Microsoft proposes Internet usage tax to pay for cleanup of Windows PC infections

Mac Sale  FREE Shipping“How will we ever get a leg up on hackers who are infecting computers worldwide? Microsoft’s security chief laid out several suggestions Tuesday, including a possible Internet usage tax to pay for the inspection and quarantine of machines,” Robert McMillan reports for IDG News Service. “Today most hacked PCs run Microsoft’s Windows operating system, and the company has invested millions in trying to fight the problem.”

“Microsoft recently used the U.S. court system to shut down the Waledac botnet, introducing a new tactic in the battle against hackers,” McMillan reports. “Speaking at the RSA security conference in San Francisco, Microsoft Corporate Vice President for Trustworthy Computing Scott Charney said that the technology industry needs to think about more ‘social solutions.’

“‘I actually think the health care model … might be an interesting way to think about the problem,’ Charney said. With medical diseases, there are education programs, but there are also social programs to inspect people and quarantine the sick,” McMillan reports.

“The idea that Internet service providers might somehow step up in the fight against malware is not new. The problem, however, is cost,” McMillan reports. “So who would foot the bill? ‘Maybe markets will make it work,’ Charney said. But an Internet usage tax might be the way to go. ‘You could say it’s a public safety issue and do it with general taxation,’ he said.”

Full article here.

MacDailyNews Take: Oh, for the love of Jobs! You want to see some real tea parties? Enact an Internet usage tax to pay for Microsoft’s ineptitude.

How about this instead: Microsoft, which raked in $14.569 billion in 2009 net profits alone and has some $31.5 billion in cash on-hand, along with their Windows PC sufferers (at checkout time) pay for their mistakes, not the U.S. Mac users who were, are, and will continue to be more than smart enough to avoid Microsoft’s shiteous Windows like the plague that it is.
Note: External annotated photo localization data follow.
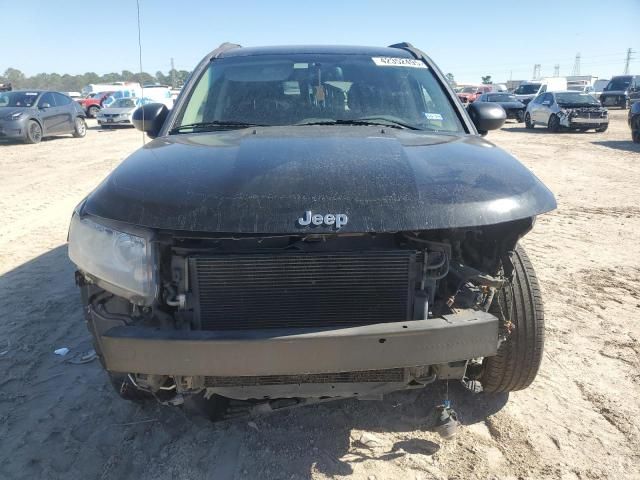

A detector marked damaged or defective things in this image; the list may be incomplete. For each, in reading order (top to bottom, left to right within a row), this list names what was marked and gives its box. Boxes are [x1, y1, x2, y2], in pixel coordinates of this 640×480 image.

wrecked vehicle [524, 91, 608, 132]
cracked headlight [68, 215, 157, 304]
broken grille [190, 251, 418, 330]
wrecked vehicle [66, 43, 556, 414]
damaged black jeep [66, 43, 556, 414]
crumpled hood [84, 126, 556, 233]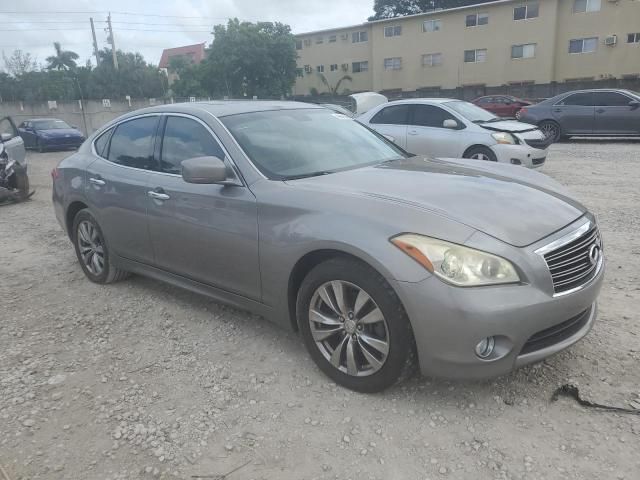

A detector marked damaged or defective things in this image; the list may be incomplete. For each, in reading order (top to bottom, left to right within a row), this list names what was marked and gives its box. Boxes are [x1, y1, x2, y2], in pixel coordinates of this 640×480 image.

damaged vehicle [0, 118, 32, 206]
damaged vehicle [358, 96, 552, 168]
damaged vehicle [52, 103, 604, 392]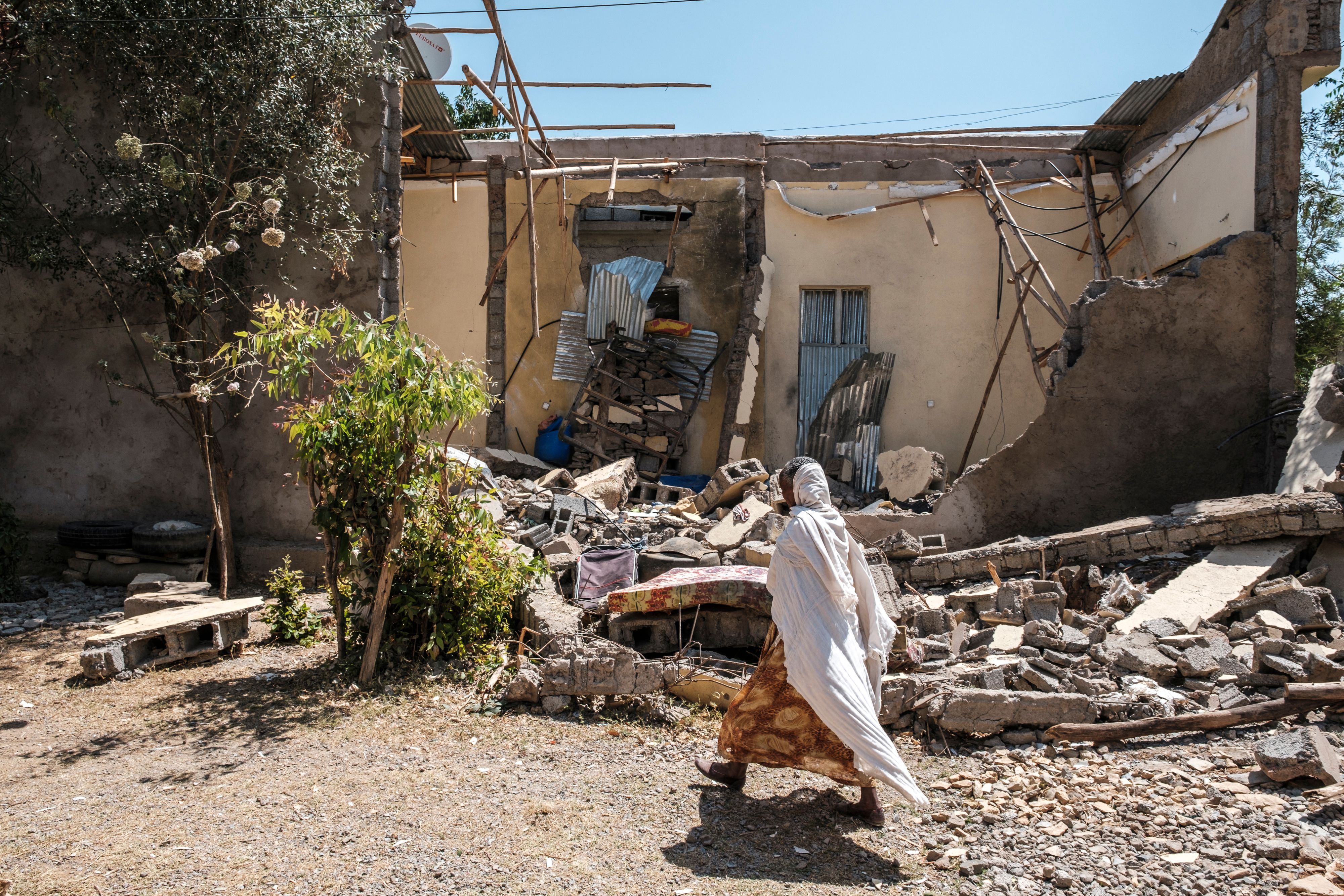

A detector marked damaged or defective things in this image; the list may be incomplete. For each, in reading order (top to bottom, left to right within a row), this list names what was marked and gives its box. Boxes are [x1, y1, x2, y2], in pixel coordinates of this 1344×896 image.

rusty corrugated roofing [1075, 71, 1183, 153]
broken concrete slab [1274, 368, 1344, 497]
broken concrete slab [573, 462, 640, 510]
broken concrete slab [882, 446, 946, 502]
broken concrete slab [699, 497, 774, 553]
broken concrete slab [607, 567, 774, 618]
broken concrete slab [1113, 537, 1312, 634]
broken concrete slab [79, 596, 259, 680]
broken concrete slab [930, 693, 1097, 731]
broken concrete slab [1253, 731, 1339, 784]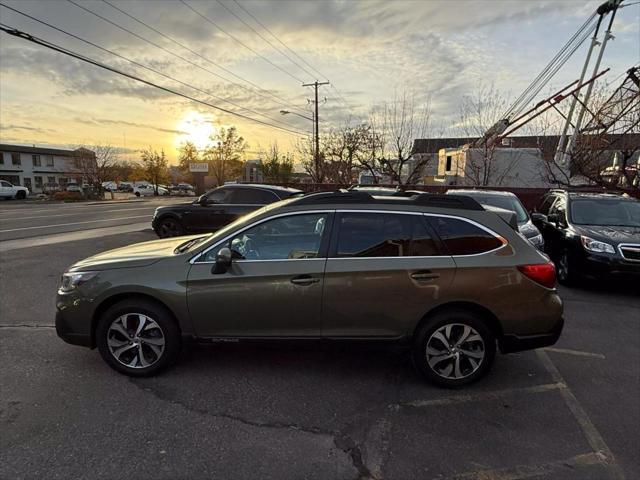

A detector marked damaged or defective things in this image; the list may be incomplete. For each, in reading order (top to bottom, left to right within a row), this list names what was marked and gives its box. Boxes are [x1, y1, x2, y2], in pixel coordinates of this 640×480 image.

cracked pavement [0, 231, 636, 478]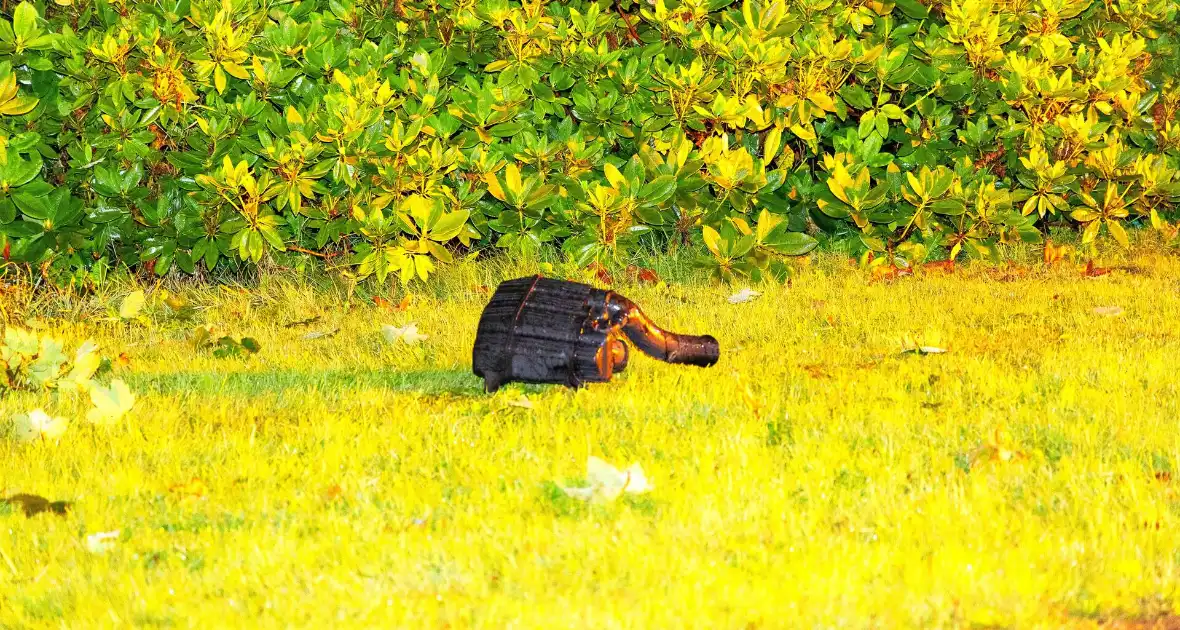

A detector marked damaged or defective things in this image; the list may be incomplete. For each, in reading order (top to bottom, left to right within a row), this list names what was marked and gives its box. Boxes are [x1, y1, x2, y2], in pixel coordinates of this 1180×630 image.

burnt wooden object [469, 274, 717, 391]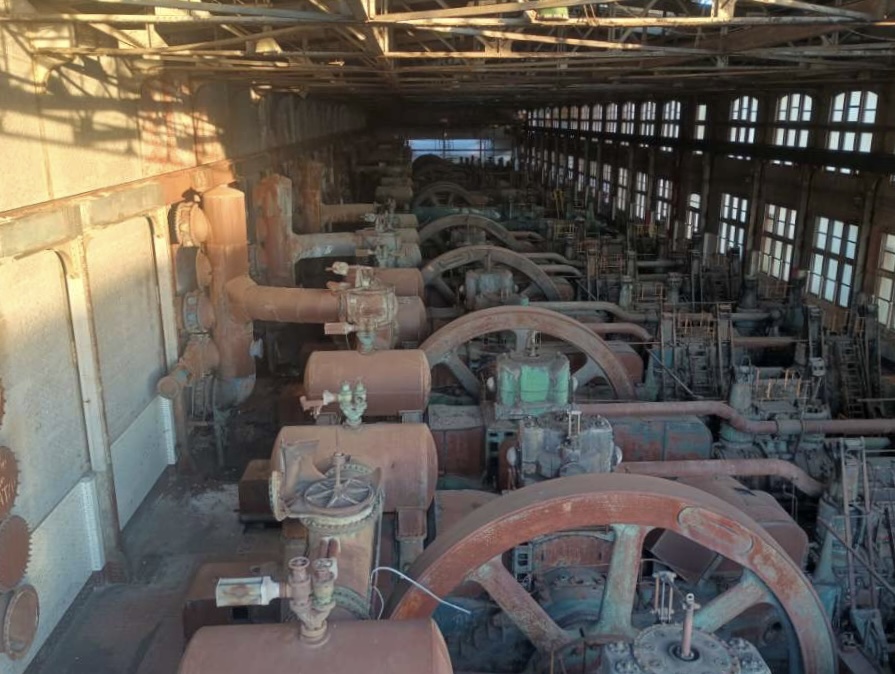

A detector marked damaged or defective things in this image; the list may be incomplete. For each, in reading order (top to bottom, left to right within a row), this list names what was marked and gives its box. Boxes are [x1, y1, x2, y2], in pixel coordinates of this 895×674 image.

broken window [660, 100, 684, 152]
broken window [692, 103, 708, 156]
broken window [728, 95, 756, 159]
broken window [768, 93, 812, 165]
broken window [828, 89, 880, 173]
broken window [632, 171, 648, 220]
broken window [688, 192, 704, 239]
broken window [720, 193, 748, 253]
broken window [760, 203, 796, 280]
broken window [808, 215, 856, 308]
broken window [876, 234, 895, 330]
rusty flywheel [0, 446, 18, 520]
rusted metal plate [0, 446, 18, 520]
rusted metal plate [0, 516, 30, 588]
rusty flywheel [0, 516, 31, 592]
rusty flywheel [386, 470, 840, 672]
rusted metal plate [390, 472, 840, 672]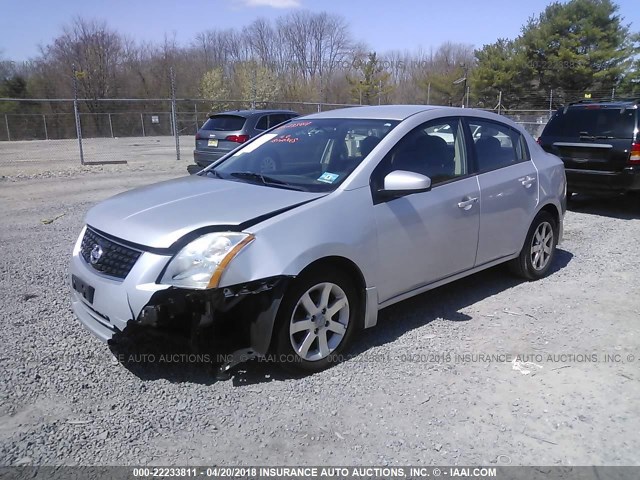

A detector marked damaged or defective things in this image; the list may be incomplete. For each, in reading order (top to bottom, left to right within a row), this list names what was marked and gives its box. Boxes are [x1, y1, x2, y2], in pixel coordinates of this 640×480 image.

cracked headlight [160, 232, 255, 288]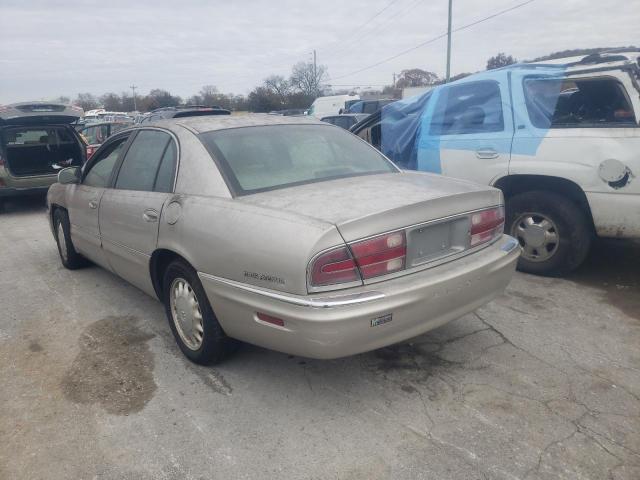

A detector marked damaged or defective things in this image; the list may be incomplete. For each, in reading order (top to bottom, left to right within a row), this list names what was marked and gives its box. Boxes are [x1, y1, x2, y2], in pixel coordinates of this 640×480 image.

damaged suv [0, 101, 85, 208]
wrecked vehicle [0, 103, 85, 208]
wrecked vehicle [48, 115, 520, 364]
cracked asphalt [1, 196, 640, 480]
wrecked vehicle [356, 50, 640, 276]
damaged suv [356, 50, 640, 276]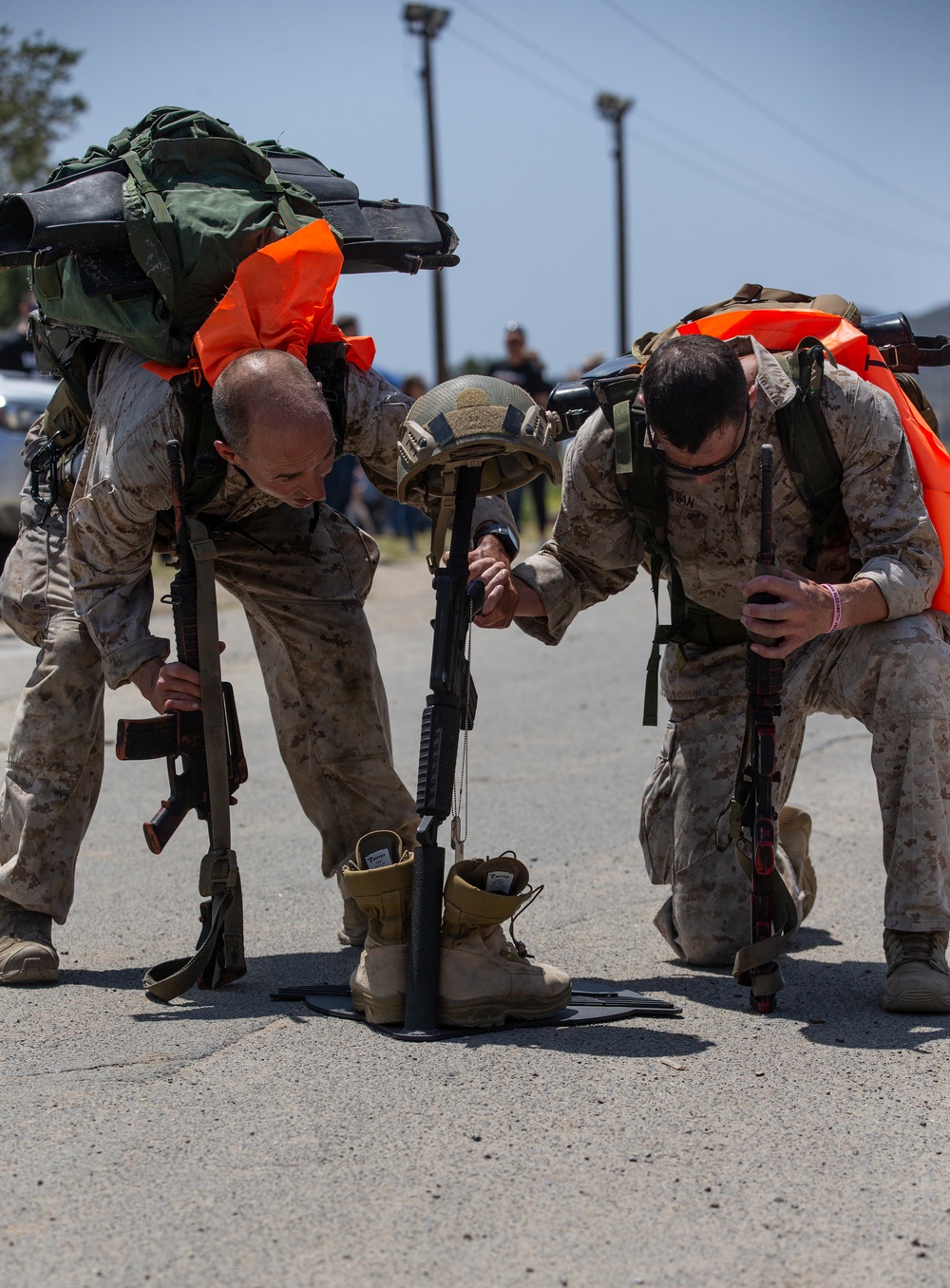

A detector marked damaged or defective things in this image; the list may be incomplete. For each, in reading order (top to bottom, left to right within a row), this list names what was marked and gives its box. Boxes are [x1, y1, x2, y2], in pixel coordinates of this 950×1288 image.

And, oh by the way, what the hell happened to personal responsibility in the USA? You bought that Windows PC piece of junk, you face the consequences of your stupid decision and you pay for the full “experience.”

94 Comments

  1. @Overtaxed in the USA

    Since i take care of myself and have a college level education. Should i have a heart attack does your logic mean i still have to pay for medical attention or since i’m an elite like you does this mean i’am exempt?

  2. Without getting too specific here (or pointing fingers at anyone) . . . BE PREPARED, AMERICA. Taxes on EVERYTHING are about to skyrocket, from soda to suds, from internet to interest. (And that doesn’t even account for the tsunami of inflation that’s rolling toward us.)

    Grab your ankles, folks, for if you think the “rich” can absorb the bill that is coming our way, you’re sadly mistaken. Ask not for whom the tax bell tolls: It tolls for thee.

  3. Skyfire,

    If you have a college education, I assume you have the means and brains to insure yourself against the potential of an unforeseen health issue.

    Health insurance is not a right and, frankly, I’m not amenable to paying for your doctor bills, just as I do not expect anyone else to pay for mine or my family’s.

  4. @MacMorsel:

    I believe the intent here is to add a tax on consumers through internet providers. You’ll have to pay it, hack in some how, or drop your internet service. This sucks, but one way or the other, if this passes, we’ll pay.

  5. What, more Microsoft taxation? Funny how Microsoft talks about the Mac tax.

    Instead, Microsoft wants the world to pay for there crappy software.

    Microsoft! Followed by lemmings at 86 percent of the world computer population.

  6. Cut out Ballmer’s monthly Twinkie budget.

    There’s your money, MS Vice President for Trustworthy Computing* Scott Charney. Grow a pair and tackle the real problem.

    *Newspeak. Orwell lives.

  7. Re: Skyfire

    The point, which you totally missed, is that people should be held responsible for their choices.

    Why should I, as a Mac user, be taxed to support eradicating what is a WIndows problem?

    Why should I, as a healthy individual, be taxed to support unhealthy lifestyles?

    Why should I, as an educated individual, be taxed to support people who over-extended their life-style expenses?

  8. @Over taxed:

    Health reform is being driven because in most, if not all, other countries in the developed world it is considered a right. The devil is in the details of paying for it, and that conflict is most definitely not confined only to the US.

  9. jaundiced,

    I don’t give a shit what “other countries in the developed world” think. They “think” a lot of things that are absolute nonsense.

    Health Insurance is not a right. Neither is it legal (Constitutional) for the U.S. federal government to force anyone to pay for it.

    For those that can: Take care of yourselves. For those that cannot (due to infirmities to unforeseen disasters), I fully support some publicly-supported health care. This does not include those who have the capacity to take care of themselves, but refuse to do so.